What you see in eastern Montana is grass, oceans of it, from horizon to horizon.
It was on this sea of grass that many of the plains tribes of Native Americans navigated in their search for herds of buffalo, and it was on this sea that the most famous battle of the Indian Wars was fought.
You can walk through the history and try to reconstruct the events at Little Bighorn Battlefield National Monument on the Crow Reservation south of Billings. On these grassy hills on June 25, 1876, George Custer died with more than 260 of his soldiers.
Over the years, “Custer’s Last Stand” has been the source of a great deal of mythologizing, on both sides of the battle. You have only to look at such Hollywood histories as They Died With Their Boots On to see a heroic Errol Flynn, fighting to the last with his brave men as they are inundated by hordes of screaming Sioux and Cheyenne. A famous chromolithograph, from a painting by St. Louis artist Cassilly Adams, hung in almost every saloon from 1896 to up till the Korean War. It was called Custer’s Last Fight, but almost everyone remembers it as “Custer’s Last Stand.”
In the heroic versions, Custer and his men are unundated by a sea of Indans and go down fighting to the last man.
An alternate version has taken hold since then, in which Custer is an egomaniacal buffoon who sees genocide as his ticket to the White House, and was personified by Richard Mulligan in Little Big Man.
Despite the hundreds of books and movies about Custer, none has ever resolved the contradictions of his character. Certainly, in the years just after his death, he was canonized — partly due to the propagandizing of his wife — and served as a rallying cry for those who wanted to end the “Indian problem” once and for all.
But Custer himself isn’t the only myth of the battle.
How often have you heard that there were no white survivors of the Battle of the Little Bighorn? As you drive through the battlefield, you learn the complexity of the fight and that fewer than half of Custer’s men were killed. Granted, that’s still a bloody battle, but it’s not quite the same thing as the legend.
On finding the Indian encampment, Custer divided his troops into three groups and intended to attack the bivouacked Indians from both the North and the South. He took field command of one third of the forces and marched them north, along the hills above the Indian encampment.
The other two thirds of his forces, at the south end of the battle, took heavy casualties and eventually retreated to relative safety at the top of one of the bluffs on the eastern side of the river.
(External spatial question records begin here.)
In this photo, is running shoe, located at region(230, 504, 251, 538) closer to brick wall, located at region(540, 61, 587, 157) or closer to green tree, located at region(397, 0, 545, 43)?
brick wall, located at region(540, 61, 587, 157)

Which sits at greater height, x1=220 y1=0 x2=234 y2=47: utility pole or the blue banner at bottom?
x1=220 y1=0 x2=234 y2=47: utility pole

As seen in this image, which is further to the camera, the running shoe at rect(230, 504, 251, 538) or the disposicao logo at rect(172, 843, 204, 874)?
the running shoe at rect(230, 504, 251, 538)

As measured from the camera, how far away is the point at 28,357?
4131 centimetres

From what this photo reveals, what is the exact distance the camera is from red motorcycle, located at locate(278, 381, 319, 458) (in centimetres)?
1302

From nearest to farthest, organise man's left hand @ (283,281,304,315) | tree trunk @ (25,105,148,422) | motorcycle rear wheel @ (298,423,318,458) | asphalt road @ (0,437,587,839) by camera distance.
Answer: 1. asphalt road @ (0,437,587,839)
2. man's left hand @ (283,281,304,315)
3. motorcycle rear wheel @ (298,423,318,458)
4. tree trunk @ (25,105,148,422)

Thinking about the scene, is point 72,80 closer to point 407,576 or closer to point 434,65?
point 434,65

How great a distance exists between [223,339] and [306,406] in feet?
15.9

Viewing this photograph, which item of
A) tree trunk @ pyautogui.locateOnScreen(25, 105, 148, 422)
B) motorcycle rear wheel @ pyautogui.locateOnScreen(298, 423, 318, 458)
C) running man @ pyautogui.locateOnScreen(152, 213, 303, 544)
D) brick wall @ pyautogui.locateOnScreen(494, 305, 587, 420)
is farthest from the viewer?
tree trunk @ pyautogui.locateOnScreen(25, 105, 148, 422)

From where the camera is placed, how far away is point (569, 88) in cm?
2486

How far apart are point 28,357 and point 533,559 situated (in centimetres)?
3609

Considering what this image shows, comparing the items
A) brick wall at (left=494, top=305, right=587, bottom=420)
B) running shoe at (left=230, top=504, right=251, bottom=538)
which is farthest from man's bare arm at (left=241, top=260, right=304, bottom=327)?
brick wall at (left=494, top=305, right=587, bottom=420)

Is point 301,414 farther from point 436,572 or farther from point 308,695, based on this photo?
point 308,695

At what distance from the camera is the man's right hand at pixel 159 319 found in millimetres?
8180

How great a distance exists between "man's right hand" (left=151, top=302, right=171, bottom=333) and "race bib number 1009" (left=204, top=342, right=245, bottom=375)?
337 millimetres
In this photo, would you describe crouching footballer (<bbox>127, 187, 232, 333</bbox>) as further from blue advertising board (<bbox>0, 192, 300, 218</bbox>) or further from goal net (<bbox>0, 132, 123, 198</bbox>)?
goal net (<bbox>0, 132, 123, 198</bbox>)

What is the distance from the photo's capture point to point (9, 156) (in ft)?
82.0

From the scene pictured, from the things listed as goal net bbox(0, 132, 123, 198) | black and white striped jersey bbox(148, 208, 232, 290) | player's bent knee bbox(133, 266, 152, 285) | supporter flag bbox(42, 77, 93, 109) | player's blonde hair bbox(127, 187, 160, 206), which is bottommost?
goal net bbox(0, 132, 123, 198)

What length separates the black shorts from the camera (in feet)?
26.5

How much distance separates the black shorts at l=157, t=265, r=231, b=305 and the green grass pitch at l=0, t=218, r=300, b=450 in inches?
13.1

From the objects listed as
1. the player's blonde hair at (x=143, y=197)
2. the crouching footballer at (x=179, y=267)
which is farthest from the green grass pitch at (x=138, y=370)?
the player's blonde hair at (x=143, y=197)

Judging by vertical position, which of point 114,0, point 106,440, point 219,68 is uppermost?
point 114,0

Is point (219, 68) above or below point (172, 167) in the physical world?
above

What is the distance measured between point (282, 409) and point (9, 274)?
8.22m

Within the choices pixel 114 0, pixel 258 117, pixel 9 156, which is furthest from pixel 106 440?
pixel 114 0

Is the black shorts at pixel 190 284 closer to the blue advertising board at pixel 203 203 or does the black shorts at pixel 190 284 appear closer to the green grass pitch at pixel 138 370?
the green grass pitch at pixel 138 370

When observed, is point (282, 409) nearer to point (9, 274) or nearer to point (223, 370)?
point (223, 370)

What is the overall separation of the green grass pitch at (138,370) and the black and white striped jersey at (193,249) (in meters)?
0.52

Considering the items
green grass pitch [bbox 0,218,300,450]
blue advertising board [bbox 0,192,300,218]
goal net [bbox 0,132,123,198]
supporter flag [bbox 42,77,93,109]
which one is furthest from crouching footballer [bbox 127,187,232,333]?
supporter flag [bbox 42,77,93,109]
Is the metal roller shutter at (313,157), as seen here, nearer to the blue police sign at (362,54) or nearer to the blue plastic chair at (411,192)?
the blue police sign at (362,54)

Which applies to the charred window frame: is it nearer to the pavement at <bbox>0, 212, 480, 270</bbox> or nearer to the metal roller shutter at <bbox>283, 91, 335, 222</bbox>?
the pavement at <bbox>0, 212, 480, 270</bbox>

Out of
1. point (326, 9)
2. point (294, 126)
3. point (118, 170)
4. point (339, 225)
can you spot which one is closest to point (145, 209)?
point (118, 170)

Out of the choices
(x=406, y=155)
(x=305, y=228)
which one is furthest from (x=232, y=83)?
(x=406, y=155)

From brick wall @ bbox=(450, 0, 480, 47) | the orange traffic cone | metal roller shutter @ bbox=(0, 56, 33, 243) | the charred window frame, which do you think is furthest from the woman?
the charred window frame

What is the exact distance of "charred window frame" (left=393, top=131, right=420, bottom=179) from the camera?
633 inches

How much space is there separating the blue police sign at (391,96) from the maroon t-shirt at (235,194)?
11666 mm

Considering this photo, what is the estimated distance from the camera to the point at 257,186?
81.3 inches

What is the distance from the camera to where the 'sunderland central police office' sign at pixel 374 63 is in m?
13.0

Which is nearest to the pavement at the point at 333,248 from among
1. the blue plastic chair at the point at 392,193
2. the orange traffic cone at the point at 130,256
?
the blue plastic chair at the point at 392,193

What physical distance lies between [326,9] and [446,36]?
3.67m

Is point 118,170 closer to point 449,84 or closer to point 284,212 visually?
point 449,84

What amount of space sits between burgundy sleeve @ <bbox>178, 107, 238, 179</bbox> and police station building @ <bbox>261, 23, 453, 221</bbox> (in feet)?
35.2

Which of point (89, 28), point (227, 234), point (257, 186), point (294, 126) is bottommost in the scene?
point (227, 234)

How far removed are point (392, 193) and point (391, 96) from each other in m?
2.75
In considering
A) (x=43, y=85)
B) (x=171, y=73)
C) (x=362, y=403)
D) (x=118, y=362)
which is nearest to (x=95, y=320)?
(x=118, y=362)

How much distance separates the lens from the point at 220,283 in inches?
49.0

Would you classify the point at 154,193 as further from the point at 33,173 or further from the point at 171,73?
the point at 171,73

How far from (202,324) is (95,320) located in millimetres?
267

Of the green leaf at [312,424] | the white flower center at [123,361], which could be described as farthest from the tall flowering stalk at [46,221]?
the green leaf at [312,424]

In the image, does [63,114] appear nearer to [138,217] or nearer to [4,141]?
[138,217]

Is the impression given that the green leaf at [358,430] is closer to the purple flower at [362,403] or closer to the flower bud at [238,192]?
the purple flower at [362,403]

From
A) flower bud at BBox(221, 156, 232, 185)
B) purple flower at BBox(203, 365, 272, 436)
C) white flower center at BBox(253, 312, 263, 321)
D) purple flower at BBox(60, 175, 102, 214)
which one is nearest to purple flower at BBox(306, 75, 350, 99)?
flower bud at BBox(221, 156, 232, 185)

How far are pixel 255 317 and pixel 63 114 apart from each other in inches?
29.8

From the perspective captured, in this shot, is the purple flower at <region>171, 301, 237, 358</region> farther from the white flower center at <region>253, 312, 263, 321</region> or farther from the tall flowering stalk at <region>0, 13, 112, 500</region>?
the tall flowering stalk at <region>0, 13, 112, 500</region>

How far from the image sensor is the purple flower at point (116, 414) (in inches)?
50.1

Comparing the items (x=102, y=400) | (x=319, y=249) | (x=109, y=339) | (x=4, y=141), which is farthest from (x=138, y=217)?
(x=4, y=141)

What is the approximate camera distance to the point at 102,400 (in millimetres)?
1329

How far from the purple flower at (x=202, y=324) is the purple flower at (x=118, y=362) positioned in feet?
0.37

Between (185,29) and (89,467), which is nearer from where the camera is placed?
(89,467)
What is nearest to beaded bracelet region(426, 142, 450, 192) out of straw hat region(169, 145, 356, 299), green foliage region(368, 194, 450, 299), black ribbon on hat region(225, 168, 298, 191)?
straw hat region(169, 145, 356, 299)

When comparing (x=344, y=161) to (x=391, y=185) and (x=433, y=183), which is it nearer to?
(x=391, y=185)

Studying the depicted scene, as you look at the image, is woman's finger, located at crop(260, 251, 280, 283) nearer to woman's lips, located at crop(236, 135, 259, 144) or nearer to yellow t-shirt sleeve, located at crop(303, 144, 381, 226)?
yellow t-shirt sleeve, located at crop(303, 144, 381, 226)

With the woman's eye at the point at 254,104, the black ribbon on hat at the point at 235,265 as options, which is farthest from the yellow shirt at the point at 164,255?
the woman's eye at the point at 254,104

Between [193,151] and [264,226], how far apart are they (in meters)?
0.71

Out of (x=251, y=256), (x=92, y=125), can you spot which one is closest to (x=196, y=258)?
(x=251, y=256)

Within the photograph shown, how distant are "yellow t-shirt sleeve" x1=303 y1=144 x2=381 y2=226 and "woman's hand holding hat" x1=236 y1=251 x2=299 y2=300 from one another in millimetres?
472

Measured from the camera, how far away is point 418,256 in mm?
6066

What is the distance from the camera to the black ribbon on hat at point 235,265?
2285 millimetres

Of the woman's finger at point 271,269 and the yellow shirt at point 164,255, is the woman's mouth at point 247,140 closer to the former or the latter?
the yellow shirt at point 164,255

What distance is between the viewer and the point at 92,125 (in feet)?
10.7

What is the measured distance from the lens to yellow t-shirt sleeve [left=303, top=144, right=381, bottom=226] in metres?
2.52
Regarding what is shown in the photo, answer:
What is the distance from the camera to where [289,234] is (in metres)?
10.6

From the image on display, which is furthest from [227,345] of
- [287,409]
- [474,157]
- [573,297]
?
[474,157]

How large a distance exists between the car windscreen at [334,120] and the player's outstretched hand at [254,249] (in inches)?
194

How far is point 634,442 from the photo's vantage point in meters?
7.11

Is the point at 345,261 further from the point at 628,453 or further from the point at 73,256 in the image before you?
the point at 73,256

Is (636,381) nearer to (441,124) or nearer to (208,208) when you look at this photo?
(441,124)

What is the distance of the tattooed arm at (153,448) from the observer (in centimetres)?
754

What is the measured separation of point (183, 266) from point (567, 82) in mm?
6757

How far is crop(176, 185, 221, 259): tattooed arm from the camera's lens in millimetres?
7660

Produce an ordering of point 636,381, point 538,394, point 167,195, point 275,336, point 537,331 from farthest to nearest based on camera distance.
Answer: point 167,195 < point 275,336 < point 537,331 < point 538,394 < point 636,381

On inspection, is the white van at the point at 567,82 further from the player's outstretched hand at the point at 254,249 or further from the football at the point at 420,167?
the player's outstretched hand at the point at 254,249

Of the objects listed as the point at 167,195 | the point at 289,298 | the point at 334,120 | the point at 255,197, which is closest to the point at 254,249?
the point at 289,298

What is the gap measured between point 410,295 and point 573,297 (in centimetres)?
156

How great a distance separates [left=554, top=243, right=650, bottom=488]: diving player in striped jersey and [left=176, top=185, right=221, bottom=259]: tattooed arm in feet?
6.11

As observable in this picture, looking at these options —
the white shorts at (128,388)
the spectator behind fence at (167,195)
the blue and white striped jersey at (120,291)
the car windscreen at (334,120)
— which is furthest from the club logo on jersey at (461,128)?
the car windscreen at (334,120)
Custer’s third of the force — about 225 men — was wiped out.
Yet, 328 men survived to tell the story, which they did to official inquiries.
Another myth is that it is the only battle the Indians ever won. That is wrong on both ends of the deal, since there were many battles won by Indians, but the Little Bighorn cannot really be counted as one of them.
The purpose of Custer’s foray into Montana was to oust the Sioux and Cheyenne from the Crow Reservation, where they were not particularly welcome, and nudge them back to their own reservations.
The battle ended when word of the approach of General Terry’s troops from the north came and the Indians decamped. Most of them wandered back to their own reservations. In other words, while the battle is remembered as a defeat for Custer, its military objectives were largely met, though such a victory is truly Pyrrhic.
You can read about the battle in any number of books, but you can’t really get the feel of it without visiting the site.
It is a quiet place, with the hiss of wind in the grass and the buzzing of grasshoppers. The road through the park continues for about five miles, past the congested visitor’s center and along the high ridge of bluffs and coulees over the river bottom to the location where Custer’s subordinates, Reno and Benteen, held off the Indian siege for two days.
Most people hang around the monument on Battle Ridge, where small white crosses mark the places where Custer and his men fell. But if you drive to the end of the pavement, you can walk out in the grass, which curls in the breeze like white horses on the sea swell, and hear the phoebe’s song among the seedheads, and watch the approach of an afternoon thunderstorm with its dark clouds and flickering glow of lightning.
And you can get a much deeper sense of what this part of Montana was like 119 years ago, before the roads and visitor’s center, before the white crosses and shallow graves.